2.2.6 Gambaran Klinis


Manifestasi klinis infeksi virus dengue dapat bersifat asimtomatik atau
dapat berupa demam yang tidak khas, demam dengue, demam berdarah dengue
atau sindrom syok dengue (SSD).1
Pada umumnya pasien mengalami fase demam selama 2-7 hari, yang
diikuti oleh fase kritis selama 2-3 hari. Pada waktu fase ini pasien sudah tidak
demam, akan tetapi mempunyai resiko untuk terjadi renjatan jika tidak mendapat
pengobatan yang adekuat.1

2.2.7 Pemeriksaan Penunjang


2.2.7.1 Laboratorium
Diagnosis pasti didapatkan dari hasil isolasi virus dengue (cell culture)
ataupun deteksi antigen virus RNA dengue dengan teknik RT PCR, namun karena

16
teknik yang lebih rumit, saat ini tes serologis yang mendekati adanya antibodi
spesifik terhadap dengue berupa antibodi total, IgM maupun IgG.6,7
Pemeriksaan darah rutin dilakukan untuk menapis pasien tersangka
demam dengue adalah melalui pemeriksaan kadar hemoglobin, hematokrit,
jumlah trombosit dan hapusan darah tepi untuk melihat adanya limfositosis relatif
disertai gambaran limfosit plasma biru.6,7
Parameter Laboratoris yang dapat diperiksa antara lain:6
1. Leukositosis: dapat normal atau menurun.

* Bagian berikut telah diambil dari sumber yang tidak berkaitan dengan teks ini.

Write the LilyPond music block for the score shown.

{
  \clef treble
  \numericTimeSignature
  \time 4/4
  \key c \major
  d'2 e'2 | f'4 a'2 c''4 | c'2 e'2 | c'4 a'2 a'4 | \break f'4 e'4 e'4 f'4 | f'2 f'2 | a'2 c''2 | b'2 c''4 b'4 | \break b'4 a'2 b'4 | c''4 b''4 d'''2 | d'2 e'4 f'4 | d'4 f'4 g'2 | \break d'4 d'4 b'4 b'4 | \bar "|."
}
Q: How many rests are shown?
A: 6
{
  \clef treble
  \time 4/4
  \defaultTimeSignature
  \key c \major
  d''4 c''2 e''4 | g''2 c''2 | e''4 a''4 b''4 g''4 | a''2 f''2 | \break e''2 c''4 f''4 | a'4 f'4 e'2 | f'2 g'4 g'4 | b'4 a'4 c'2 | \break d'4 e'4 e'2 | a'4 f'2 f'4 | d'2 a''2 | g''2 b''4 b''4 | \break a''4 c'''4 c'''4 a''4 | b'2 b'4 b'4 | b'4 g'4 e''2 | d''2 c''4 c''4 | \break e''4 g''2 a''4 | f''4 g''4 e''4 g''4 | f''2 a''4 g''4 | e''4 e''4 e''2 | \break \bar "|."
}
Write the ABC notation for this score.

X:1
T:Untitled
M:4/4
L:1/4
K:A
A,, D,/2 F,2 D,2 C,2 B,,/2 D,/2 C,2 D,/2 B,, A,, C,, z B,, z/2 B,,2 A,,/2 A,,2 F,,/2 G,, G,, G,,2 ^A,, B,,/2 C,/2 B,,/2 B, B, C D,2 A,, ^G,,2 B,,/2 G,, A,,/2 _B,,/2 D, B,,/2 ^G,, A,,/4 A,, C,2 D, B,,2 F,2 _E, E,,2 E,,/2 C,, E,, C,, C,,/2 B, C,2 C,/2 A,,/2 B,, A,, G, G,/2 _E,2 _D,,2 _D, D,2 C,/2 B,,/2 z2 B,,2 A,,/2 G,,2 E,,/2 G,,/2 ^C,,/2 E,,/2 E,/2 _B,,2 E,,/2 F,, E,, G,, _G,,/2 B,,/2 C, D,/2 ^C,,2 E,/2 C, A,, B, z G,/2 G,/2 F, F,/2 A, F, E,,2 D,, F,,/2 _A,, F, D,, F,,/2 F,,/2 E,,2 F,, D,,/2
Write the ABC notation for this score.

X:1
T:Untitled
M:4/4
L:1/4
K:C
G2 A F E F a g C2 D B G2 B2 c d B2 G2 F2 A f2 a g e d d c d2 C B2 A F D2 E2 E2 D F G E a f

Mulai hari ke-3 dapat ditemui
limfositosis relatif (>45% dari total leukosit) disertai adanya limfosit
plasma biru (LPB) >15% dari jumlah total leukosit yang pada fase syok
akan meningkat.
2. Trombosit: umumnya terdapat trombositopenia pada hari 3-8
3. Hematokrit: kebocoran plasma dibuktikan dengan ditemukannya
peningkatan hematokrit 20% dari hematokrit awal, umumnya dimulai
pada hari ke 3 demam.
4. Hemostasis: dilakukan pemeriksaan PT, APTT, Fibrinogen, D-Dimer,
atau FDP pada keadaan dicurigai terjadi pendarahan atau kelainan
pembekuan darah.
5. Protein/albumin: dapat terjadi hipoproteinemia akibat kebocoran plasma
6. SGOT/SGPT: dapat meningkat
7. Ureum, kreatinin: bila didapatkan gangguan fungsi ginjal
8. Elektrolit: sebagai parameter pemantauan pemberian cairan
9. Golongan darah dan cross match: bila akan diberikan transfusi darah atau
komponen darah
10. Imunoserologi dilakukan pemeriksaan IgM dan IgG terhadap dengue.
IgM: terdeteksi mulai hari ke 3-5, meningkat sampai minggu ke3
menghilang setelah 60-90 hari.
IgG: pada infeksi primer, igG mulai terdeteksi pada hari ke 14, pada
infeksi sekunder IgG mulai terdeteksi hari ke 2.
Uji HI: dilakukan pengambilan bahan pada hari pertama serta saat
pulang dari perawatan, uji ini digunakan untuk kepentingan surveilans.
NS 1 : antigen NS1 dapat dideteksi pada awal demam hari pertama
sampai hari kedelapan. Sensitivitas antigen NS 1 sampai 63%-93,4%
dengan spesifisitas 100% sama tingginya dengan spesifisitas gold

17
standard kultur virus. Hasil negatif dari NS 1 tidak menutup
kemungkinan menyingkirkan adanya infeksi virus dengue.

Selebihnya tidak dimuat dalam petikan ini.